• TASKS:
1. Check each statement below against the PacMo passage, answering yes or no and quoting the words from the passage that decide it: (a) running into a monster gives a reward of -1; (b) picking up gold gives a reward that takes the place of the reward for a successful movement; (c) each entry in the q_table holds only a value for its direction.
2. Go on writing the PacMo passage below, starting right after its final sentence.

• EXTRACT PROVIDED:
**********

The following pictures depict the reward of the wall for each situation:
Alt Text Alt Text

Notice that the reward of the wall is -9,999; that score forces the player not to walk through the wall.

The following code is the choose_action function in PacMo version 1.6.

def choose_action(curr_coord, grid, last):
   possible_actions = get_possible_action(get_block_index(curr_coord), grid)
   if curr_coord not in q_table:
      q_table[curr_coord] = {}
    
    for direction, coord in possible_actions:
      if direction not in q_table[curr_coord]:
         q_table[curr_coord][direction] = [0, coord]
    
    tol = 0.0001    
    rnd = random.random()    
    if last[1] != "" and last[1] in q_table[curr_coord]:        
      if q_table[last[0]][last[1]][0] >= 0 and q_table[curr_coord][last[1]][0] >= 0:            
         for i in range(len(possible_actions)):                
            if possible_actions[i][0] == last[1]:                    
               return possible_actions[i]
    
    if rnd < epsilon:        
      a = random.randint(0, len(possible_actions) - 1)
    else:        
      m = max([x[0] for x in q_table[curr_coord].values()])        
      l = list()        
      for direction, coord in possible_actions:            
         for value, coordinate in q_table[curr_coord].values():                
            if abs(value-m) <= tol:                    
               l.append((direction, coord))                
               
      return l[random.randint(0, len(l)-1)]
      
    return possible_actions[a]

Notice in the middle of the code, there is a statement that makes agent go to the same direction as its last direction from its last location if and only if the last and the current q_value of the last direction for each cell is greater than or equal to zero. This mechanism forces the player to go straight in discovered paths. Otherwise, the player selects next direction based on the maximum value on the q_table. Since, the epsilon is relatively small, theoredically, 99% of the choose_action function instances are based on the above procedures. Similarly the turn ratio relative to the player’s current degree (turn) is returned.

The following code is a part of updating q table function:

   G = gamma * value
   G += gamma ** n * q_table[curr_coord][direction][0]
   old_q = q_table[curr_coord][direction][0]
   q_table[curr_coord][direction][0] = old_q + alpha * (G - old_q)


Notice that from choose_action function and the function above, the q_table has both value ([0] th value) and its adjacent coordinates towards its current cell’s relative direction. The coordinates are used to calculate the turn ratio of the player.

The reward of actions is set as if wall, -9999; if monster, -1; if successful movement (from cell to cell), +1; if gold, +1 (extra on top of the successful movement). The q_value is updated once the next cell chosen by the choose_action algorithm is performed. As more times q_value is updated, finally it leads to the best solution.

**********

• PROVIDED MATERIAL:
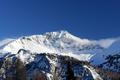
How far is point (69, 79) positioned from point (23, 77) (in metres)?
21.5

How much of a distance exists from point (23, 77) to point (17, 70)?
179 cm

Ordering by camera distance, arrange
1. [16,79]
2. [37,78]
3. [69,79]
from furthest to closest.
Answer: [16,79]
[37,78]
[69,79]

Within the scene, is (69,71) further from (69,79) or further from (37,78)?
(37,78)

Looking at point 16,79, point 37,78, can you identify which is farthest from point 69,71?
point 16,79

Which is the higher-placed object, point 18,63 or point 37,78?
point 18,63

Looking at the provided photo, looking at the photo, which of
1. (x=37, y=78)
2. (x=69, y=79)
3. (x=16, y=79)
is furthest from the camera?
(x=16, y=79)

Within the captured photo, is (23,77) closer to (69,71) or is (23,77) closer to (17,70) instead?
(17,70)

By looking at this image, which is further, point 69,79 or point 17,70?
point 17,70

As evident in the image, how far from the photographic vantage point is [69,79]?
63875 mm

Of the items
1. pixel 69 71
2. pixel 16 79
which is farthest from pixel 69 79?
pixel 16 79

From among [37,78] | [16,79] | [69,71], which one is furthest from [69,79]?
[16,79]

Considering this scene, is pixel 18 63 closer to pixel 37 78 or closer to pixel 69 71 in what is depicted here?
pixel 37 78

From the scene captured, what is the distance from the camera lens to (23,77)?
83.6 meters

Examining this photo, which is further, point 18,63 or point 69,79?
point 18,63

**********

• THE REPLIES:
1.
(a) Yes: "if monster, -1".
(b) No: "if gold, +1 (extra on top of the successful movement)".
(c) No: "the q_table has both value ([0] th value) and its adjacent coordinates towards its current cell’s relative direction".

2.
q_table example:
Alt Text

Evaluation:

- Measurement:
Current evaluation process is based on the number of steps and the number of missions until the player (Robot) reaches to the solution. The term solution is not the best solution yet; in fact, finding the best solution is not trivial since the game have moving monster that is chasing after the player. Hence, we decided to compare the number of missions until some solution for each game in the current version (1.6). Current version has a range of 2-14 missions to some solution; interestingly, most solutions had 163 turns until the end of the game (solution state).

- Comparison by version: 1.6 vs. 1.4
The following graph represents the number of missions until the player reaches some solution:
Alt Text
Notice that version 1.4 did not even reach to any solution during the test of more than 200 missions. However, version 1.6 was able to finish acquiring all twenty-seven ‘gold_ingot’ within 2-14 missions. Hence, the choose_action function revised in 1.6 has better path searching performance than the function in version 1.4

Remaining Goals and Challenges:

For the challenge, it is mainly about how well the q_table would work. And except that, the remaining goal is to make the map and environment much more complicated.

- Improving Q-learing:

We are trying to improve cases, where the q-values must be updated. Current version (1.6) Q-values are accumulated based on the success of each movement. For example, if the player succeed moving to the next cell chosen by the choose_action algorithm, the Q-value is updated with reward 1, in which its direction from the previous cell is updated. The player accumulates an extra 1 reward from picking up the “gold_ingot”. The Q-values are decreased if and only if either the player detects the wall or the player is killed (contacted) by the monster.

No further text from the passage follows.